Genova, che all’epoca era commissario della Digos del capoluogo ligure “aggregato” all’Ucigos e partecipò direttamente alla liberazione del militare Usa, è stato indagato per quei fatti, ma mai processato poiché nel frattempo eletto alla Camera nelle liste del Partito socialdemocratico.

«Oggi come allora - dice - occorre fare chiarezza sulla presenza di gruppi occulti e gestiti da una cerchia ristretta di potenti; ma purtroppo negli ultimi anni nessuno ha risposto alle mie sollecitazioni, alle numerose lettere “riservate” nelle quali richiamavo sulla necessità di identificare i veri responsabili».

Il punto, insomma, non sarebbe acclarare la pratica della tortura nel singolo caso Dozier, ma alzare il velo sulla presenza d’un nucleo ristretto - i “cinque”, appunto - che si muoveva impunemente da Nord a Sud sotto la copertura del ministero, che agì prima e dopo il rapimento del generale americano e del quale nessun funzionario ha mai osato far cenno fino ad oggi.

«Non si capisce perché - recita la nota in arrivo da Roma - il dottor Genova scelga per il suo “outing” il periodo che precede immediatamente la pensione. Se crede ci siano spunti investigativi nuovi li può fornire alle procure venete che si occuparono del caso».

E c’è un altro aspetto sul quale lo staff di De Gennaro intende soffermarsi. Nell’edizione di ieri del Secolo XIX, nel titolo di prima pagina in cui si segnalavano i servizi sulle dichiarazioni del superpoliziotto, era riportata la frase “De Gennaro sapeva tutto sulle torture”.

Ebbene, il riferimento era a una lettera del 14 luglio 2004 - ne pubblichiamo qui sopra uno stralcio - nella quale ancora Genova rievocava (sommariamente) la questione delle sevizie chiedendo d’essere «riabilitato poiché estraneo alla “squadretta torturatori” (certificandone così l’esistenza, ndr)».

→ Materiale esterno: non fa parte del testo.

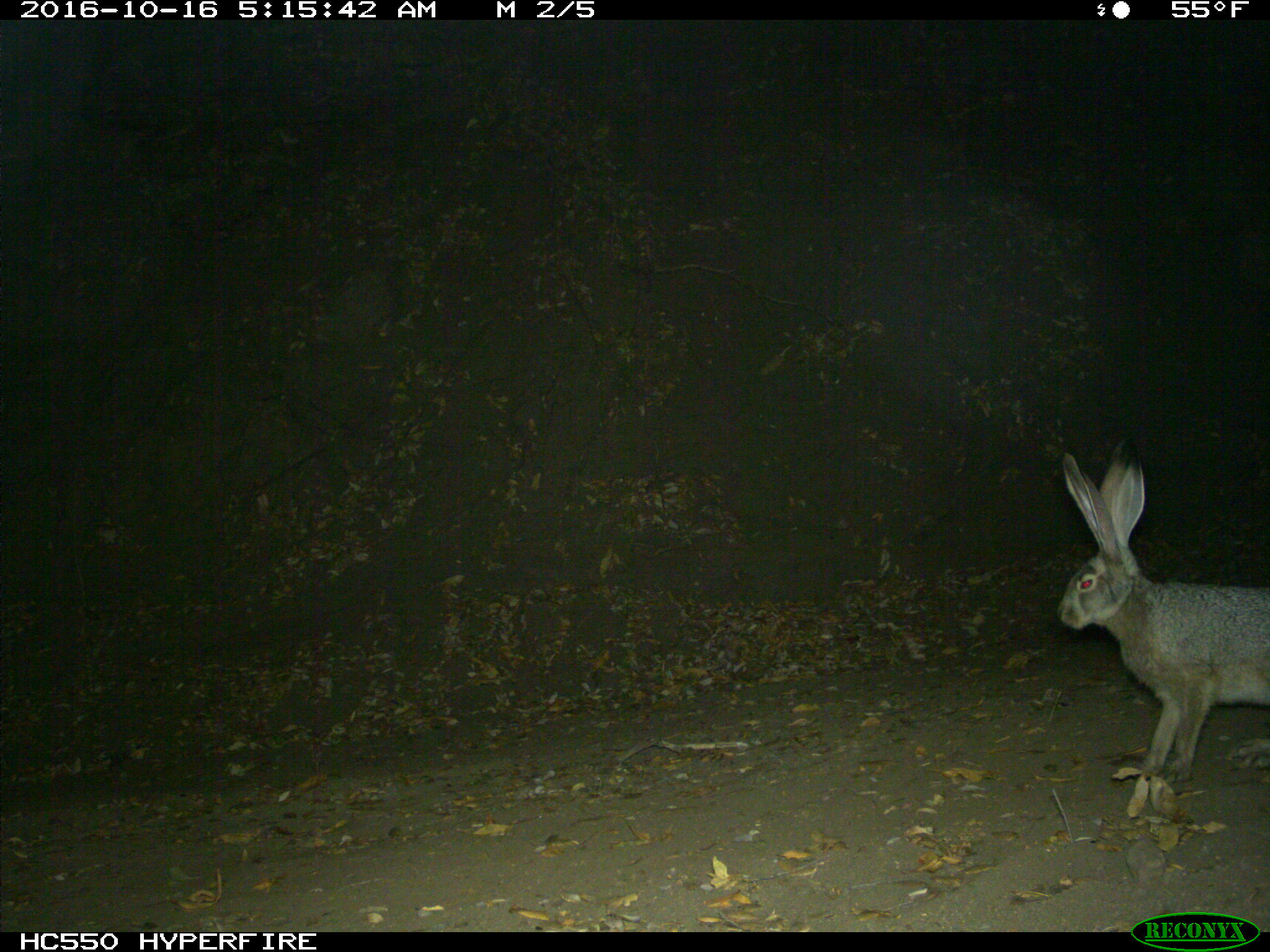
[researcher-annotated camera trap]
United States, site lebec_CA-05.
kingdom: Animalia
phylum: Chordata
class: Mammalia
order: Lagomorpha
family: Leporidae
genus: Lepus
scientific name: Lepus californicus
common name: black-tailed jackrabbit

È l’unica lettera, quella, in cui si rivolge direttamente al capo della polizia, De Gennaro. «Proprio per il fatto che le denunce erano note - insistono dalla capitale - e sono state oggetto di interminabili dibattimenti da parte di un tribunale, è palese che pure De Gennaro ne fosse a conoscenza.

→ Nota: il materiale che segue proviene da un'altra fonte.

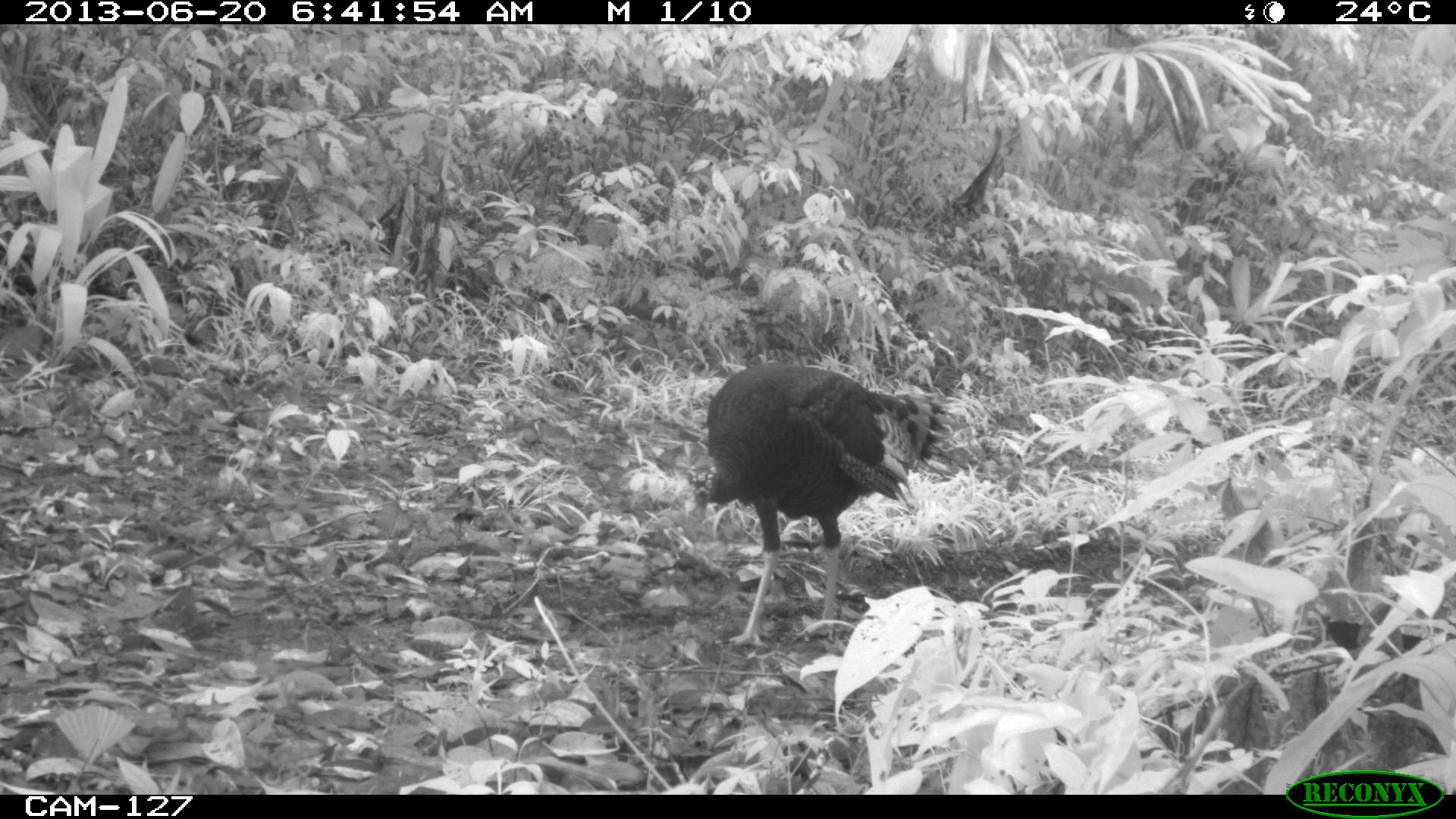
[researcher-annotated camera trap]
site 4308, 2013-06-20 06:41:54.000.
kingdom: Animalia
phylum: Chordata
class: Aves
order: Galliformes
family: Phasianidae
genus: Meleagris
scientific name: Meleagris ocellata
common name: ocellated turkey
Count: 1.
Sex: female.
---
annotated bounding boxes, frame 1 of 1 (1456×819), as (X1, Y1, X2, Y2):
meleagris ocellata: (683, 360, 970, 648)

Ma sarebbe errato “forzare” i concetti, attribuendogli una sorta di mancato approfondimento di episodi avvenuti oltre 22 anni fa, sui quali hanno deliberato giudici dello Stato. Senza dimenticare che ogni accostamento al G8 è frutto di pura suggestione».

Insiste, Mario Viola: «In molte occasioni le informative erano indirizzate al Dipartimento della pubblica sicurezza, alla segreteria ed è probabile che lì si siano fermate e lì siano state gestite».

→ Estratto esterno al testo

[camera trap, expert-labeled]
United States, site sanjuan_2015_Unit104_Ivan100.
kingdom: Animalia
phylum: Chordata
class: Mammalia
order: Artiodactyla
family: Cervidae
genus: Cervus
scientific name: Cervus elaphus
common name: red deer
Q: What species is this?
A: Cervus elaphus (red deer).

Esistono però punti importanti, sui quali riflettere, almeno un passaggio chiave di uno degli scritti di Genova che chiarisce l’importanza e il peso delle sue dichiarazioni - fondamentali per capire il clima dell’epoca e le ripercussioni che fatti avvenuti a distanza di molti anni possono avere sulla gestione attuale della polizia - a prescindere dalla molla che le ha originate.

In un documento inoltrato «al ministero dell’Interno» il 26 luglio 2004, l’attuale dirigente della Polfer ligure scrive poche righe, eloquenti: «...ricordo che gli alti gradi ministeriali dell’epoca mi avevano promesso, sia per la mia attività operativa che per aver opposto un invalicabile muro alla pressante azione della magistratura, evitando loro gravi conseguenze sul piano della carriera e della stessa libertà personale, una promozione straordinaria e vari riconoscimenti».

Genova insiste, adesso: «Io dal procedimento penale sono uscito, ma quella storia non è stata chiarita per nulla. Non ci si può fermare alla condanna di pochi per fatti episodici. Le torture erano una componente “strutturale” dell’attività dell’Ucigos e le logiche di potere esistono oggi come allora. Perciò potrei chiedere di essere riascoltato dai giudici veronesi».